(課題):
[1] 本文で、父が外出を厭がるようになったのは何があって以来か。
[2] 父との日々をつづった本文の続きを、最後の一文のあとから書け。

(本文):
* * * * *

今では在宅酸素療法をしており、鼻チューブにつながれている。
外出するときには酸素ボンベを引きずってゆく。
デパートのエレベーターで中年女性に
あからさまにいやな顔をされ息を止められて以来
外出するのを厭がるようになった。

だから、一日中、家のソファでテレビを見ている。
父にとってテレビは、唯一
外界とつながる窓なのだ。

「先生あとどのくらい生きられるんでしょうか」
と聞いたらしい。
発症後5年生存率は20%、
すでに発症して5年だから、
死ぬんならもう死んどるんです。でも生きとる。
残りの20%の人たちがどのくらい生きたかというデータはない。
だから、気をつけて、がんばりましょう、
風邪をひくと急激に悪化するので、風邪をひかないように
ということだったそうだ。
これから寒い季節が巡る。


父の日や誕生日に、なにが欲しい?と聞いても
なにもいらない、という。
服も、モノも、もういらんと。

どうしたらいいかわからなくて、
せいぜい
息子の顔を見せにいくことしかできない。


父の横でぼんやり眺めていたテレビで
新番組の告知が流れた。
そのBGMを聞いて、
「ああ、道だ。フェデリコ・フェリーニの」。

* * * * *

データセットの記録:
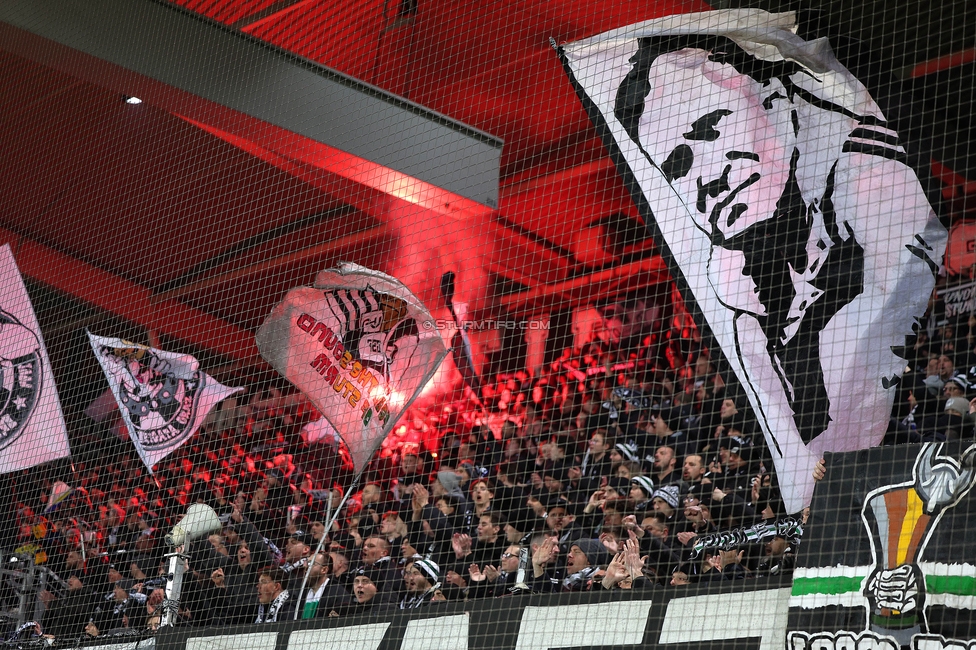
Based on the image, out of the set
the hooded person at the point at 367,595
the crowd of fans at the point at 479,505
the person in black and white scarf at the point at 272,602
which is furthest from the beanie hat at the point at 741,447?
the person in black and white scarf at the point at 272,602

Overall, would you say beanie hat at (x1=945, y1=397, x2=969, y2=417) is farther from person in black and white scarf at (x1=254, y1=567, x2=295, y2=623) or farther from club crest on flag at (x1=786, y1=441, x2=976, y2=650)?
person in black and white scarf at (x1=254, y1=567, x2=295, y2=623)

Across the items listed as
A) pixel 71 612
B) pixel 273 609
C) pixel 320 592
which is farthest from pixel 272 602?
pixel 71 612

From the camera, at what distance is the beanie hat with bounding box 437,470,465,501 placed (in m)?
6.04

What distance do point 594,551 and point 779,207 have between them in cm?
169

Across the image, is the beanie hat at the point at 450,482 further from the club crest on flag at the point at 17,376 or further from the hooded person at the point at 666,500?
the club crest on flag at the point at 17,376

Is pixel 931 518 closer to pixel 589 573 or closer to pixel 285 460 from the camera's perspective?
pixel 589 573

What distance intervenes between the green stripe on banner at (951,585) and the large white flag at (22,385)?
521 cm

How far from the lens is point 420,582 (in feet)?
16.9

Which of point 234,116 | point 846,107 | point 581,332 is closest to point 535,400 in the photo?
point 581,332

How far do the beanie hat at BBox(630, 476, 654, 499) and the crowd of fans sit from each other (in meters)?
0.01

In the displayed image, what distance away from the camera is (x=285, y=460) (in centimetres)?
773

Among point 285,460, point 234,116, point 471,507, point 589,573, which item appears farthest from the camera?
point 285,460

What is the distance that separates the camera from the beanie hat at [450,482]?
604cm

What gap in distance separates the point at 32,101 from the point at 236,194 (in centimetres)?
169
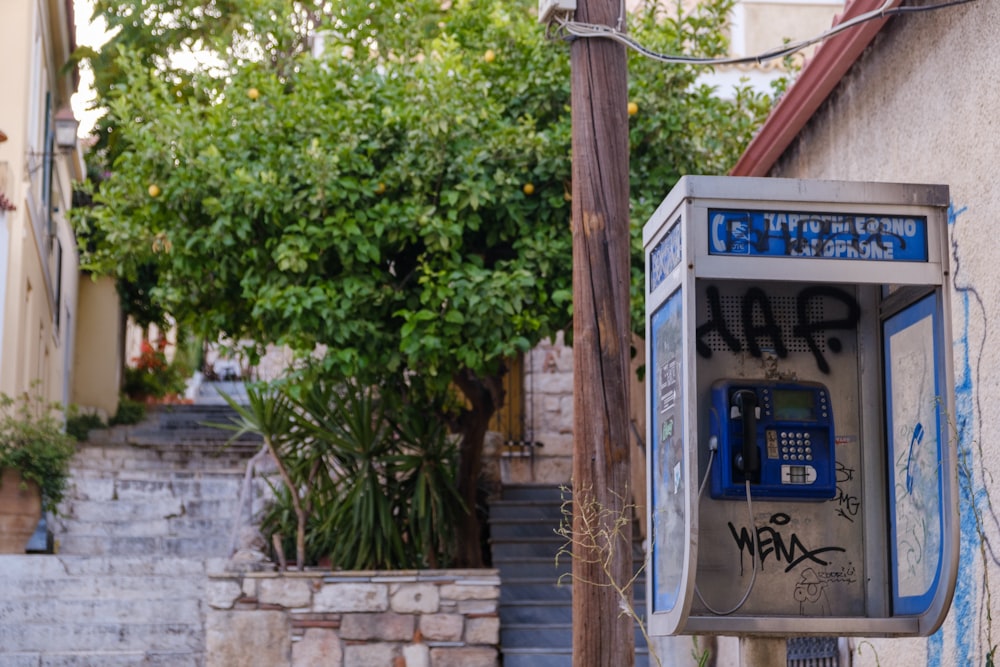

* * * * *

(期待される出力):
[1] デパートのエレベーターで中年女性にあからさまにいやな顔をされ、息を止められて以来。

[2]
機械ばかり愛した父がそんな映画を見ていたなんて
ちょっと意外だった。
その映画のサントラを探したけど、廃盤でなかった。

わたしは、父のことをどのくらい知っているのだろう。


秋晴れの休日、ドライブに出かけた時
魚切ダムにある古いレストランのそばを通った。
ああ、いまでもやってるんだ、
昔おばあちゃんが元気だった頃
みんなで時々来たことがある。
あの頃の父と母の気持ちが、
今分かる。
順送り
という言葉が浮かぶ。
あふれるように涙が出た。


父と母がいなくなり
子どもでなくただの親になり
年とって老いて
息子に
何か欲しいものがあるか
と聞かれるようになるのだろう。
そのときわたしはなにが欲しいのだろう。

それが今わかれば
父にかけるべき言葉が見つかるのに
と思う。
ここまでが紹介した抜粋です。